Reputation: 3321
I would like to identify the best process for producing summary text in a final report.
x <- tribble(
~year, ~service, ~account, ~amount,
"2001", "Army", "operations", 5000000,
"2001", "Navy", "operations", 1500000,
"2002", "Army", "operations", 6000000,
"2002", "Navy", "operations", 1700000,
"2001", "Army", "repair", 500000,
"2001", "Navy", "repair", 300000,
"2002", "Army", "repair", 400000,
"2002", "Navy", "repair", 600000)
Desired text, for each service.
"Between [year.min] and [year.max], the [service]
spent an average of [average amount]. The largest account
in terms of spending within the [service] was [account],
which ranked [rank] and fluctuated between [min amount]
and [max amount], with a high of [max amount] in [year] to
a low of [min] in [year]."
Desired Output would be in a table. The process would repeated at many sublevels (account, sub-account, etc).
service summary_text
<chr> <chr>
1 Army concatenated
2 Navy concatenated
Ultimately, I would like to export the result as an html table beside sparklines, which is fairly trivial in Excel.

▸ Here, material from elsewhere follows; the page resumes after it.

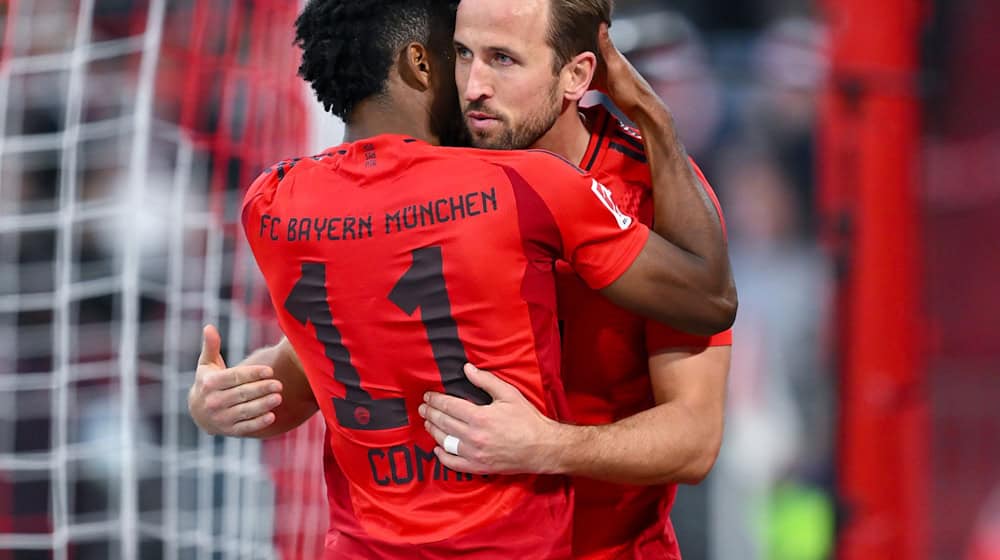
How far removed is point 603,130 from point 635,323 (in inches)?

service sparkline summary_text
<chr> <chr> <chr>
1 Army sparkline concatenated text
2 Navy sparkline concatenated text
Upvotes: 0
Views: 75
Reputation: 3321
Moody Mudskipper's answer with sparklines.
library(tidyverse)
library(sparkline)
library(formattable)
library(glue)
#Data
x <- tribble(
~year, ~service, ~account, ~amount,
"2001", "Army", "operations", 5000000,
"2001", "Navy", "operations", 1500000,
"2002", "Army", "operations", 6000000,
"2002", "Navy", "operations", 1700000,
"2001", "Army", "repair", 500000,
"2001", "Navy", "repair", 300000,
"2002", "Army", "repair", 400000,
"2002", "Navy", "repair", 600000)
# Assemble Text
table <- x %>%
group_by(service, year) %>%
summarise(total = sum(amount)) %>%
group_by(service) %>%
summarise(mean_annual_service = mean(total),
# years range
first.year = min(year),
last.year = max(year),
# min and max years, amounts
year.min= year[which.min(total)],
year.max = year[which.max(total)],
min.amount = total[which.min(total)],
max.amount = total[which.max(total)]) %>%
# Final Text
mutate(Description = glue('Between {first.year} and {last.year},
the average spending in the {service} was
${prettyNum(mean_annual_service, big.mark = ",")},
with a high of ${prettyNum(max.amount, big.mark = ",")} in {year.max}, and a low of
${prettyNum(min.amount, big.mark = ",")} in {year.min}') ) %>%
select(service, Description)
# Add Sparkline
x %>%
group_by(service, year) %>%
summarise(total = sum(amount)) %>%
summarise(
Sparkline = spk_chr(
total,
type = "line",
chartRangeMin=min(total),
chartRangeMax=max(total))) %>%
left_join(table) %>%
formattable() %>%
as.htmlwidget() %>%
spk_add_deps()
Upvotes: 0
Reputation: 47320
Using dplyr
and glue
with different strategies of grouping:
library(dplyr)
library(glue)
output <- x %>%
group_by(service,account) %>%
mutate(amount_sum = sum(amount)) %>%
group_by(service) %>%
mutate(average.amount=mean(amount)) %>%
filter(amount_sum == max(amount_sum)) %>%
summarize(
year.min=min(year),
year.max=max(year),
average.amount=first(average.amount),
account=first(account),
rank=1,
min.amount =min(amount),
max.amount=max(amount),
year.min.amount = year[which.min(amount)],
year.max.amount = year[which.max(amount)]) %>%
transmute(service,
summary_text= glue("Between {year.min} and {year.max}, the {service}
spent an average of {average.amount}. The largest account
in terms of spending within the {service} was {account},
which ranked {rank} and fluctuated between {min.amount}
and {max.amount}, with a high of {max.amount} in {year.max.amount} to
a low of {min.amount} in {year.min.amount}."))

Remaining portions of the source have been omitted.